8 Palm Trees That Stay Small [Great Houseplants Options!]

Sago Palm in a pot on a balcony table, 8 Palm Trees That Stay Small [Great Houseplants Options!]Exotic palms are subtropical plants that bring a vivacious vibe into your home. Palms are a lovely addition to indoor living rooms, bathrooms, bedrooms, and enclosed sunrooms. Grown indoors, potted palms are no-fuss plants that stay healthy in most USDA Plant Hardiness Zones. So, you can enjoy the tropics at any time of the year.

Palms prefer full sun to indirect bright sunlight, but partial shade varieties are an excellent choice to be grown indoors if you are decorating low-light rooms.
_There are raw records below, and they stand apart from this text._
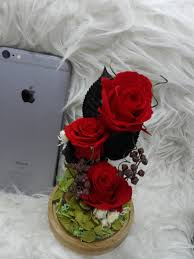 الورد الطبيعي A Twitter ورد طبيعي دائم يعيش لأكثر من ثلاث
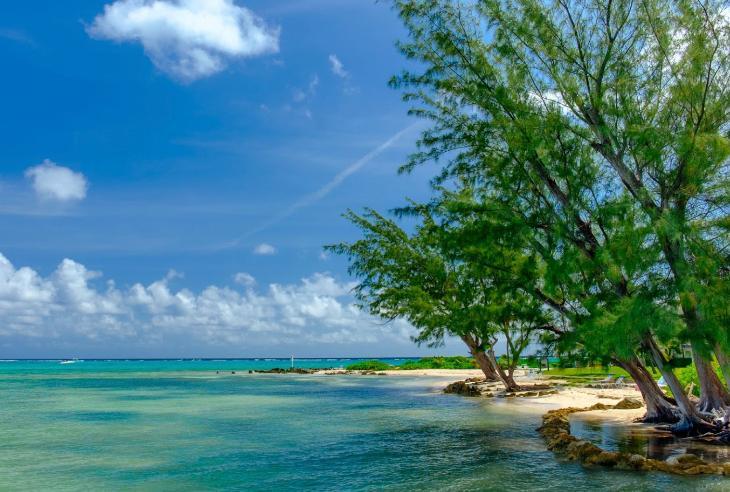 Playa con árboles en Islas Caimán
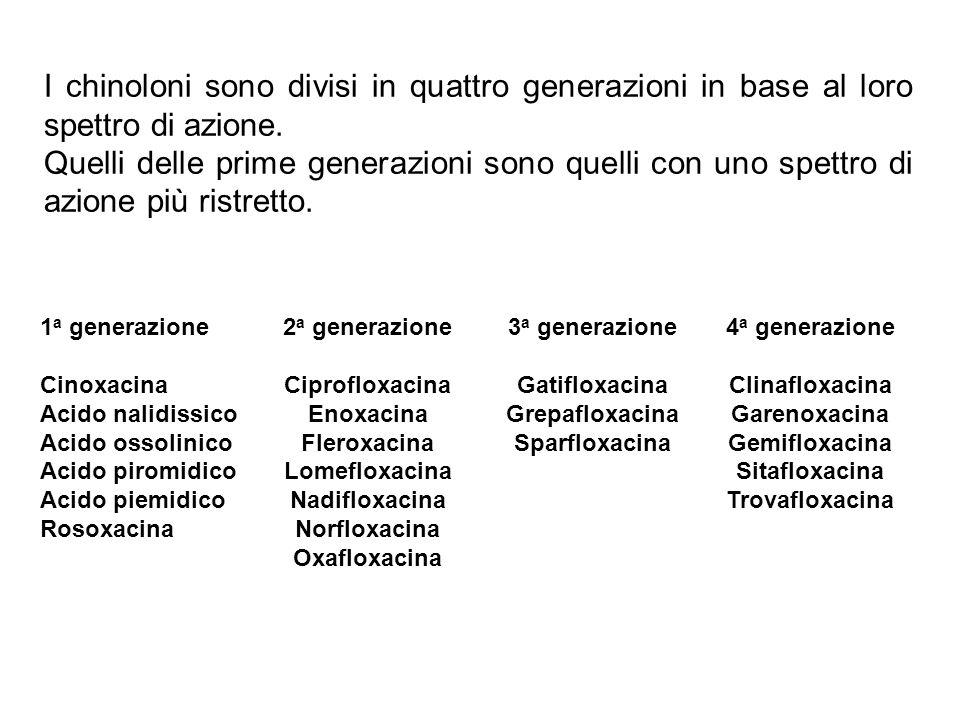 I chinoloni sono divisi in quattro generazioni in base al loro spettro di azione. Quelli delle prime generazioni sono quelli con uno spettro di azione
A humid climate is ideal for many palms (60°F to 85°F), but several drought-tolerant varieties make great houseplants because they need to be watered only sparingly. 

When choosing indoor palms, size matters too. You want a palm to accentuate a room, not overtake it by growing through the roof. Given an adequately sized container (15 inches to 30 inches in diameter), many varieties of palms can achieve their fully mature height indoors. Consider dwarf or small to medium palm varieties to grow indoors at your home. 
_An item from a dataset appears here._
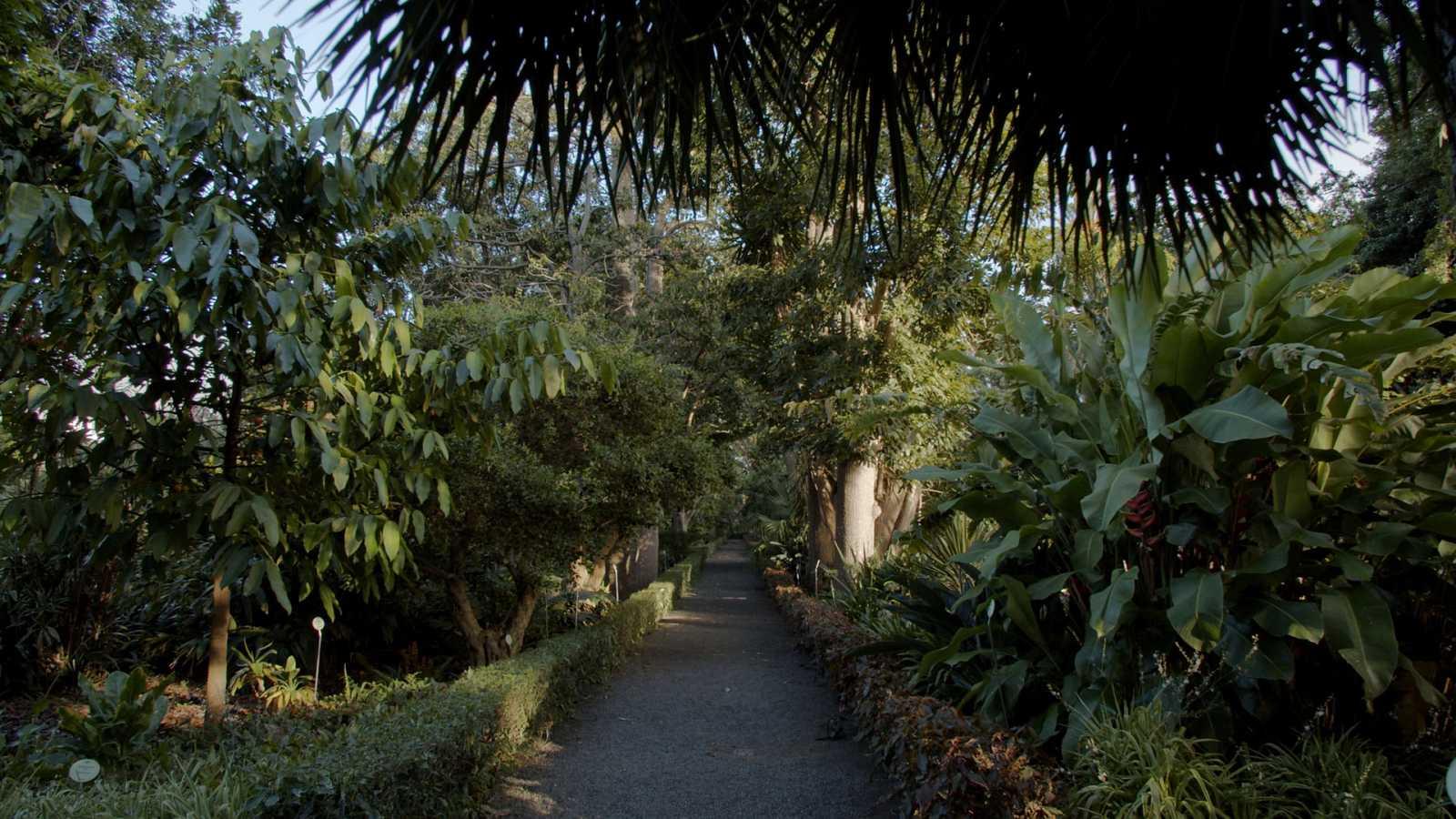 Jardines con historia - Tenerife: Jardín de aclimatación de La Orotava - ver ahora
Check out our list of palm trees that can be good houseplants because they stay small. We’ve conveniently arranged these eight palm varieties for you from shortest to tallest, by the potential height at full maturation (10-15 years old) for indoor growth. 

1. Sago Palm (Cycas revoluta)

An exotic ornamental plant, the sago palm is a member of the cycas family closely related to cone-bearing conifers. You’ll notice the conifer resemblance of the palm’s dark green pinnate leaves. Fronds project outwards up to 4 feet (1.2 meters) from the base of the plant’s stem. Potted sago palms can grow between 3 to 5 feet (1 to 1.5 meters) tall.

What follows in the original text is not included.